◆ **ARTIGO**
————

Augusto César Morgado
Eduardo
Wagner

Resenhas de livro sempre têm um ingrediente subjetivo e isso faz com que às vezes seja interessante mostrar opiniões diversas sobre um mesmo livro. Assim, pela primeira vez, publicamos duas resenhas de um mesmo livro e uma nova resenha. de um livro já apresentado na RPM 27.
 

     Aprendendo e Ensinando Geometria

Primeira Resenha

Mary Montgomery Lindquist e
 Albert P. Shulte

(organizadores)Atual Editora, 1994

Os professores que, de algum modo, se preocupam com o ensino da Geometria na escola já podem contar com um importante auxílio para suas reflexões e seu trabalho em sala de aula. Isso porque a editora Atual publicou, recentemente, o livro Aprendendo e ensinando Geometria.

Publicado originalmente pelo respeitado Conselho Nacional de Ensino de Matemática (NCTM) dos Estados Unidos como livro do ano de 1987, essa obra é uma coletânea de vinte artigos divididos em cinco partes. Cada uma dessas partes agrupa textos com preocupações em torno de:

   fundamentação didática e metodológica para uma abordagem da Geometria na escola,

   a Geometria e suas aplicações na resolução de problemas,

   sugestões sobre o ensino de alguns tópicos particulares de Geometria,

   formas de estabelecer uma conexão entre Geometria e outros tópicos da Matemática e de        outras ciências,

   considerações sobre a Geometria na formação de professores.

————

◆ **TAREFAS E EXERCÍCIOS**
a. Reproduza o trecho do artigo que vai de "Publicado originalmente pelo" até "formação de professores.", incluindo esses dois pontos.
b. Prossiga com o artigo sobre o livro de Geometria a partir de onde ele termina.

◆ **ENTRADAS DE DADOS**
————

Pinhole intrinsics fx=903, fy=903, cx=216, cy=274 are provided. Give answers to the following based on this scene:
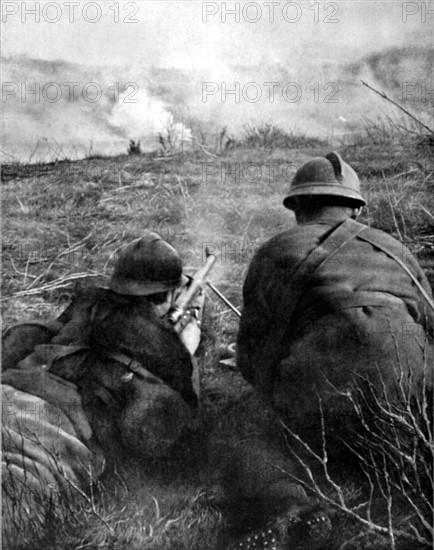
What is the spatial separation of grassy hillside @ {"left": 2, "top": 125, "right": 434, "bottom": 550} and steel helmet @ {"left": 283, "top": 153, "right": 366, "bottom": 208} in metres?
0.12

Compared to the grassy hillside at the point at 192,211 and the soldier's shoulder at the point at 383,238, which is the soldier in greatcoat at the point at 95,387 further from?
the soldier's shoulder at the point at 383,238

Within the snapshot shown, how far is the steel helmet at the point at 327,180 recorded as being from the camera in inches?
224

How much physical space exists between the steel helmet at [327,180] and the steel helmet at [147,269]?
83 cm

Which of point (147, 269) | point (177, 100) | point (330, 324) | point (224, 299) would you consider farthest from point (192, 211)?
point (330, 324)

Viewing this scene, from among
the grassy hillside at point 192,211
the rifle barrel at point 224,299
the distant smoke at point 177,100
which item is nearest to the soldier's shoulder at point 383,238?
the grassy hillside at point 192,211

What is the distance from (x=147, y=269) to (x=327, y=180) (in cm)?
127

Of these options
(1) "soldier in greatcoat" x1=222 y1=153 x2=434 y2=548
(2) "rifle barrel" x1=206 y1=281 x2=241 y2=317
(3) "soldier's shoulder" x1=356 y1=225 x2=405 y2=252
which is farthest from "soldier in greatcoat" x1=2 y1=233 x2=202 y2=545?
(3) "soldier's shoulder" x1=356 y1=225 x2=405 y2=252

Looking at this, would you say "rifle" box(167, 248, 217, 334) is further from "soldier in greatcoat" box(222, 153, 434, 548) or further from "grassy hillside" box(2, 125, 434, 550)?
"soldier in greatcoat" box(222, 153, 434, 548)

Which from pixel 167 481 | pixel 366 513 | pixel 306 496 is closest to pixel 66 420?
pixel 167 481

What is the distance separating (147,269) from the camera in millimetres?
5707

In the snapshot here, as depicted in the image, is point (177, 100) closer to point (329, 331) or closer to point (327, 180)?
point (327, 180)

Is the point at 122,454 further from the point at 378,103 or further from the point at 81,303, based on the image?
the point at 378,103

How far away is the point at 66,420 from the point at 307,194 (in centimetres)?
205

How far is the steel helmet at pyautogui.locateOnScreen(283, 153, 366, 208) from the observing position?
569 cm
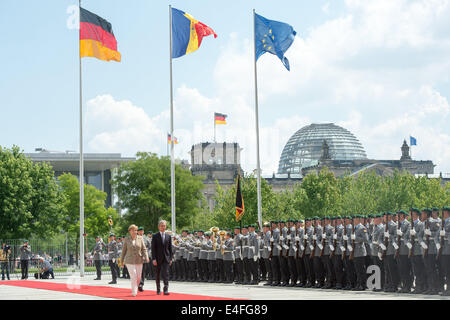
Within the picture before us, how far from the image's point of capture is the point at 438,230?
2072cm

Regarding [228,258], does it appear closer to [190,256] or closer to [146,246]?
[190,256]

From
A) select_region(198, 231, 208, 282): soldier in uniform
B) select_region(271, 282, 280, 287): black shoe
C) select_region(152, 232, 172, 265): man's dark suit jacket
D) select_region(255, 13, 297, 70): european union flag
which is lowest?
select_region(271, 282, 280, 287): black shoe

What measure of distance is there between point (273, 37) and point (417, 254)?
16408mm

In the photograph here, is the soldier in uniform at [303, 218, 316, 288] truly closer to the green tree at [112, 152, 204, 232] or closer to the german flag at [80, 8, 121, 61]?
the german flag at [80, 8, 121, 61]

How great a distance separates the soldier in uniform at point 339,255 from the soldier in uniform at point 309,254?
1.19 m

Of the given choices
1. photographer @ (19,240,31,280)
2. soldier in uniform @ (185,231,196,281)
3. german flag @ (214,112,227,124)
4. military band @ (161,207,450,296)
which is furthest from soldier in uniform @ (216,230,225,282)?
german flag @ (214,112,227,124)

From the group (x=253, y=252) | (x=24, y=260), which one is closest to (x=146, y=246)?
(x=253, y=252)

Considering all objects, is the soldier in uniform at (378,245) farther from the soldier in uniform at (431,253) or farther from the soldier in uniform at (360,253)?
the soldier in uniform at (431,253)

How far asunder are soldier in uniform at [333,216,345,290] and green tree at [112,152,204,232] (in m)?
42.8

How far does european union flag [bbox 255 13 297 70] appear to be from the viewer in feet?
113

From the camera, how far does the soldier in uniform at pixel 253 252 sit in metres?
28.5

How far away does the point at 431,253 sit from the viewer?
824 inches

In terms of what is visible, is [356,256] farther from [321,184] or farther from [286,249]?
[321,184]

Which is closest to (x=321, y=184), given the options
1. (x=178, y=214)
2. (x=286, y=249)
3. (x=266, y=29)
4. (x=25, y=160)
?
(x=178, y=214)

————

◆ **RESPOSTAS ESPERADAS**
a.
Publicado originalmente pelo respeitado Conselho Nacional de Ensino de Matemática (NCTM) dos Estados Unidos como livro do ano de 1987, essa obra é uma coletânea de vinte artigos divididos em cinco partes. Cada uma dessas partes agrupa textos com preocupações em torno de:

   fundamentação didática e metodológica para uma abordagem da Geometria na escola,

   a Geometria e suas aplicações na resolução de problemas,

   sugestões sobre o ensino de alguns tópicos particulares de Geometria,

   formas de estabelecer uma conexão entre Geometria e outros tópicos da Matemática e de        outras ciências,

   considerações sobre a Geometria na formação de professores.

b.
Para apontar um dentre os muitos pontos que ilustrariam o valor dessa publicação, mencionamos a preocupação de todos os especialistas que redigiram os artigos em levar em conta aspectos didáticos do ensino da Geometria, aspectos cognitivos referentes à forma como os alunos constróem seu conhecimento geométrico, as dificuldades que permeiam o aprendizado da Geometria na escola e de que modo esses obstáculos podem ser transformados em ações que motivem e desafiem o aluno. Dois artigos do livro poderiam ser citados como exemplo de abordagem das preocupações acima.

O primeiro deles, O modelo vau Hiele de desenvolvimento do pensamento geométrico, apresenta o modelo de pensamento geométrico que emergiu dos trabalhos do casal Pierre e Dina van Hiele. Esse modelo consiste em cinco níveis de compreensão acerca da Geometria, denominados visualização, análise, dedução informal, dedução formal e rigor.

Apoiado em diversas experiências educacionais, o modelo descreve características do processo de aprendizagem de Geometria dos alunos e afirma que o aluno move-se, seqüencialmente, a partir do nível inicial — a visualização — até o nível mais elevado — o rigor —, que diz respeito aos aspectos formais da dedução geométrica. 0 artigo apresenta uma sinopse dos níveis e propõe sugestões de atividades adequadas aos quatro primeiros níveis, que deveriam, de acordo com a proposta do modelo, ser desenvolvidos na escola do primeiro e do segundo graus.

O segundo artigo, Percepção espacial e geometria primária, analisa as habilidades de percepção espacial e considera quais atividades geométricas poderiam desenvolver e realçar tais habilidades na criança da escola primária, pois, na opinião do autor, a própria natureza das atividades envolvidas na geometria primária faz dela o veículo ideal para a aquisição de experiências de percepção espacial.

Em ambos os artigos citados, a maior contribuição que temos é perceber que a Geometria na escola deve ser muito mais do que a apresentação, por parte de livros didáticos e professores, de nomes e propriedades de figuras.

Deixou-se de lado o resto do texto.